• _Requirement_
Transcribe the entries that follow, word for word.

========

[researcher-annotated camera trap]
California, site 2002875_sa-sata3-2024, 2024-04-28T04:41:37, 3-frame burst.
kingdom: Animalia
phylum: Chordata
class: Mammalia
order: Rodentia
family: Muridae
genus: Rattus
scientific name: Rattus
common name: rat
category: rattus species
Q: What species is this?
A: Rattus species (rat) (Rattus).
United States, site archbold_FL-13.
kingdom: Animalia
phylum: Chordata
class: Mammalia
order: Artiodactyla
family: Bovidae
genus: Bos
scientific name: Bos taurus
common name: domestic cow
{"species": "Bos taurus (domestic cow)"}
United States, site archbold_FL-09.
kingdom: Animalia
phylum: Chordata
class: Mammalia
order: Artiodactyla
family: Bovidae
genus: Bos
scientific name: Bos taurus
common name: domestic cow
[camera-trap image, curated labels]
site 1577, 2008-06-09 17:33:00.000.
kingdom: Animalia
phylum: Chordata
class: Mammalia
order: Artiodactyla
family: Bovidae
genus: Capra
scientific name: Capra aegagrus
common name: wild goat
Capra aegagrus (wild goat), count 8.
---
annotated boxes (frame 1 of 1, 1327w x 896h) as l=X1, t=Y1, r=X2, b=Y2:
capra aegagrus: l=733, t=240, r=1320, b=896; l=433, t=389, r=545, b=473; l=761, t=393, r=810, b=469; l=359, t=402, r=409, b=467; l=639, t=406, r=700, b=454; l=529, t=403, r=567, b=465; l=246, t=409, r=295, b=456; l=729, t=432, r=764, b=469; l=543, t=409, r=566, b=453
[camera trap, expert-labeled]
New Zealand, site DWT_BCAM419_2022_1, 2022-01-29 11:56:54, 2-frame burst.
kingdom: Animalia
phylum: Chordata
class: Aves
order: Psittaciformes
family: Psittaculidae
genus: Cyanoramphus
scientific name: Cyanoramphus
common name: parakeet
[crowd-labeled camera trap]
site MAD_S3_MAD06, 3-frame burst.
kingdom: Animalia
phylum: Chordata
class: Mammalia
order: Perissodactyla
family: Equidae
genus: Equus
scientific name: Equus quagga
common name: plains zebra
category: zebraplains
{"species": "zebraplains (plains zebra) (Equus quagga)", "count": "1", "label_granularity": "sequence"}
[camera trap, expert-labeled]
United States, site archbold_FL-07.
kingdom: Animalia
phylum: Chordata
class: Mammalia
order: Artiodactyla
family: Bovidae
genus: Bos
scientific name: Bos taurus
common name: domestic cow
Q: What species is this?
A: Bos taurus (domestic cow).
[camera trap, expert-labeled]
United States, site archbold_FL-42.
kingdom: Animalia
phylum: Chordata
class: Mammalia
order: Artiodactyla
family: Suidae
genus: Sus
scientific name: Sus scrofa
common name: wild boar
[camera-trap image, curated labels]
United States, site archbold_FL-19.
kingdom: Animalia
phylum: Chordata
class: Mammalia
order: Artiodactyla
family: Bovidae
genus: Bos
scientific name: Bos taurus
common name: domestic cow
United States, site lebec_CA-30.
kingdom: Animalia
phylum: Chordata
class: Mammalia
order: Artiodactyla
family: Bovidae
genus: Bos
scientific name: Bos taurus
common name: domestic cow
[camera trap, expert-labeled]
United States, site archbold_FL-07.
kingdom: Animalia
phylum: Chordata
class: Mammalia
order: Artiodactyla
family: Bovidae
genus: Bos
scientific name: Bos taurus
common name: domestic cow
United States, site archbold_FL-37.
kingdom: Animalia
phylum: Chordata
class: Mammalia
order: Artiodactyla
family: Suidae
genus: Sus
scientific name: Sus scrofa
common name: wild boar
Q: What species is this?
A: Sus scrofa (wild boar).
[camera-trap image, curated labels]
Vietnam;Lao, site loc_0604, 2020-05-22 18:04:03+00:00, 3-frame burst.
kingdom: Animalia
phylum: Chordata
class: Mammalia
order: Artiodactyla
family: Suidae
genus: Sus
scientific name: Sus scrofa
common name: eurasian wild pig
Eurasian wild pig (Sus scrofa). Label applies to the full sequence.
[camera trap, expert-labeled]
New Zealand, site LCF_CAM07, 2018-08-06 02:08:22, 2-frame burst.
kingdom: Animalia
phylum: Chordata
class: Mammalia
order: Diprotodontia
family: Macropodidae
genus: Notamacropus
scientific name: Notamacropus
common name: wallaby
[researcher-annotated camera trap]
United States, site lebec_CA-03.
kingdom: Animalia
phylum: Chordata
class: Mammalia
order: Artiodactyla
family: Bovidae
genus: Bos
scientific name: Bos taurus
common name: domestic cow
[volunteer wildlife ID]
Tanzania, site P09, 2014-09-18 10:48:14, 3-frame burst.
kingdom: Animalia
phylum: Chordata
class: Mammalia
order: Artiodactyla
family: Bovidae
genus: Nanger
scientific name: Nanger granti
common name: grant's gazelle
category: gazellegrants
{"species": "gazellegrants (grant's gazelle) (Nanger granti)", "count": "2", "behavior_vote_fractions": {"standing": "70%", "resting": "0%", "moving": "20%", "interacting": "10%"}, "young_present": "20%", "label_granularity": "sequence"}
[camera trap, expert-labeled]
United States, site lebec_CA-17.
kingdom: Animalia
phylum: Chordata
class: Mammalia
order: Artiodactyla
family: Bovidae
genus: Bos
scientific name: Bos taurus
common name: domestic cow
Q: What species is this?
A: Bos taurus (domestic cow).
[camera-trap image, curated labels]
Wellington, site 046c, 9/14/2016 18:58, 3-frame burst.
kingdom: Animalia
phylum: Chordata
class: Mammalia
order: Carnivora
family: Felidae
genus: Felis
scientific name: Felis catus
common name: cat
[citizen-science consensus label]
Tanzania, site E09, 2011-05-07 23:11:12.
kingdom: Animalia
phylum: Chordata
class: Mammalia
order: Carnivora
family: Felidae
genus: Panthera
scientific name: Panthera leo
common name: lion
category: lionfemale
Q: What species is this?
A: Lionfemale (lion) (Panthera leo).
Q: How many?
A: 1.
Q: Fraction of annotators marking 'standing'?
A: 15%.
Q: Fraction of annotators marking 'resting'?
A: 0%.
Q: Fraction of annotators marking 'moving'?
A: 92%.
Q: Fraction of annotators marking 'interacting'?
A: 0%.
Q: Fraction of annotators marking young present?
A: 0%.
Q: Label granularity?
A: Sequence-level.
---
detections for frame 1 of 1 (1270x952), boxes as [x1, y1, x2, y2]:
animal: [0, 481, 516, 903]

========

• _Exercise output_
[researcher-annotated camera trap]
California, site 2002875_sa-sata3-2024, 2024-04-28T04:41:37, 3-frame burst.
kingdom: Animalia
phylum: Chordata
class: Mammalia
order: Rodentia
family: Muridae
genus: Rattus
scientific name: Rattus
common name: rat
category: rattus species
Q: What species is this?
A: Rattus species (rat) (Rattus).
United States, site archbold_FL-13.
kingdom: Animalia
phylum: Chordata
class: Mammalia
order: Artiodactyla
family: Bovidae
genus: Bos
scientific name: Bos taurus
common name: domestic cow
{"species": "Bos taurus (domestic cow)"}
United States, site archbold_FL-09.
kingdom: Animalia
phylum: Chordata
class: Mammalia
order: Artiodactyla
family: Bovidae
genus: Bos
scientific name: Bos taurus
common name: domestic cow
[camera-trap image, curated labels]
site 1577, 2008-06-09 17:33:00.000.
kingdom: Animalia
phylum: Chordata
class: Mammalia
order: Artiodactyla
family: Bovidae
genus: Capra
scientific name: Capra aegagrus
common name: wild goat
Capra aegagrus (wild goat), count 8.
---
annotated boxes (frame 1 of 1, 1327w x 896h) as l=X1, t=Y1, r=X2, b=Y2:
capra aegagrus: l=733, t=240, r=1320, b=896; l=433, t=389, r=545, b=473; l=761, t=393, r=810, b=469; l=359, t=402, r=409, b=467; l=639, t=406, r=700, b=454; l=529, t=403, r=567, b=465; l=246, t=409, r=295, b=456; l=729, t=432, r=764, b=469; l=543, t=409, r=566, b=453
[camera trap, expert-labeled]
New Zealand, site DWT_BCAM419_2022_1, 2022-01-29 11:56:54, 2-frame burst.
kingdom: Animalia
phylum: Chordata
class: Aves
order: Psittaciformes
family: Psittaculidae
genus: Cyanoramphus
scientific name: Cyanoramphus
common name: parakeet
[crowd-labeled camera trap]
site MAD_S3_MAD06, 3-frame burst.
kingdom: Animalia
phylum: Chordata
class: Mammalia
order: Perissodactyla
family: Equidae
genus: Equus
scientific name: Equus quagga
common name: plains zebra
category: zebraplains
{"species": "zebraplains (plains zebra) (Equus quagga)", "count": "1", "label_granularity": "sequence"}
[camera trap, expert-labeled]
United States, site archbold_FL-07.
kingdom: Animalia
phylum: Chordata
class: Mammalia
order: Artiodactyla
family: Bovidae
genus: Bos
scientific name: Bos taurus
common name: domestic cow
Q: What species is this?
A: Bos taurus (domestic cow).
[camera trap, expert-labeled]
United States, site archbold_FL-42.
kingdom: Animalia
phylum: Chordata
class: Mammalia
order: Artiodactyla
family: Suidae
genus: Sus
scientific name: Sus scrofa
common name: wild boar
[camera-trap image, curated labels]
United States, site archbold_FL-19.
kingdom: Animalia
phylum: Chordata
class: Mammalia
order: Artiodactyla
family: Bovidae
genus: Bos
scientific name: Bos taurus
common name: domestic cow
United States, site lebec_CA-30.
kingdom: Animalia
phylum: Chordata
class: Mammalia
order: Artiodactyla
family: Bovidae
genus: Bos
scientific name: Bos taurus
common name: domestic cow
[camera trap, expert-labeled]
United States, site archbold_FL-07.
kingdom: Animalia
phylum: Chordata
class: Mammalia
order: Artiodactyla
family: Bovidae
genus: Bos
scientific name: Bos taurus
common name: domestic cow
United States, site archbold_FL-37.
kingdom: Animalia
phylum: Chordata
class: Mammalia
order: Artiodactyla
family: Suidae
genus: Sus
scientific name: Sus scrofa
common name: wild boar
Q: What species is this?
A: Sus scrofa (wild boar).
[camera-trap image, curated labels]
Vietnam;Lao, site loc_0604, 2020-05-22 18:04:03+00:00, 3-frame burst.
kingdom: Animalia
phylum: Chordata
class: Mammalia
order: Artiodactyla
family: Suidae
genus: Sus
scientific name: Sus scrofa
common name: eurasian wild pig
Eurasian wild pig (Sus scrofa). Label applies to the full sequence.
[camera trap, expert-labeled]
New Zealand, site LCF_CAM07, 2018-08-06 02:08:22, 2-frame burst.
kingdom: Animalia
phylum: Chordata
class: Mammalia
order: Diprotodontia
family: Macropodidae
genus: Notamacropus
scientific name: Notamacropus
common name: wallaby
[researcher-annotated camera trap]
United States, site lebec_CA-03.
kingdom: Animalia
phylum: Chordata
class: Mammalia
order: Artiodactyla
family: Bovidae
genus: Bos
scientific name: Bos taurus
common name: domestic cow
[volunteer wildlife ID]
Tanzania, site P09, 2014-09-18 10:48:14, 3-frame burst.
kingdom: Animalia
phylum: Chordata
class: Mammalia
order: Artiodactyla
family: Bovidae
genus: Nanger
scientific name: Nanger granti
common name: grant's gazelle
category: gazellegrants
{"species": "gazellegrants (grant's gazelle) (Nanger granti)", "count": "2", "behavior_vote_fractions": {"standing": "70%", "resting": "0%", "moving": "20%", "interacting": "10%"}, "young_present": "20%", "label_granularity": "sequence"}
[camera trap, expert-labeled]
United States, site lebec_CA-17.
kingdom: Animalia
phylum: Chordata
class: Mammalia
order: Artiodactyla
family: Bovidae
genus: Bos
scientific name: Bos taurus
common name: domestic cow
Q: What species is this?
A: Bos taurus (domestic cow).
[camera-trap image, curated labels]
Wellington, site 046c, 9/14/2016 18:58, 3-frame burst.
kingdom: Animalia
phylum: Chordata
class: Mammalia
order: Carnivora
family: Felidae
genus: Felis
scientific name: Felis catus
common name: cat
[citizen-science consensus label]
Tanzania, site E09, 2011-05-07 23:11:12.
kingdom: Animalia
phylum: Chordata
class: Mammalia
order: Carnivora
family: Felidae
genus: Panthera
scientific name: Panthera leo
common name: lion
category: lionfemale
Q: What species is this?
A: Lionfemale (lion) (Panthera leo).
Q: How many?
A: 1.
Q: Fraction of annotators marking 'standing'?
A: 15%.
Q: Fraction of annotators marking 'resting'?
A: 0%.
Q: Fraction of annotators marking 'moving'?
A: 92%.
Q: Fraction of annotators marking 'interacting'?
A: 0%.
Q: Fraction of annotators marking young present?
A: 0%.
Q: Label granularity?
A: Sequence-level.
---
detections for frame 1 of 1 (1270x952), boxes as [x1, y1, x2, y2]:
animal: [0, 481, 516, 903]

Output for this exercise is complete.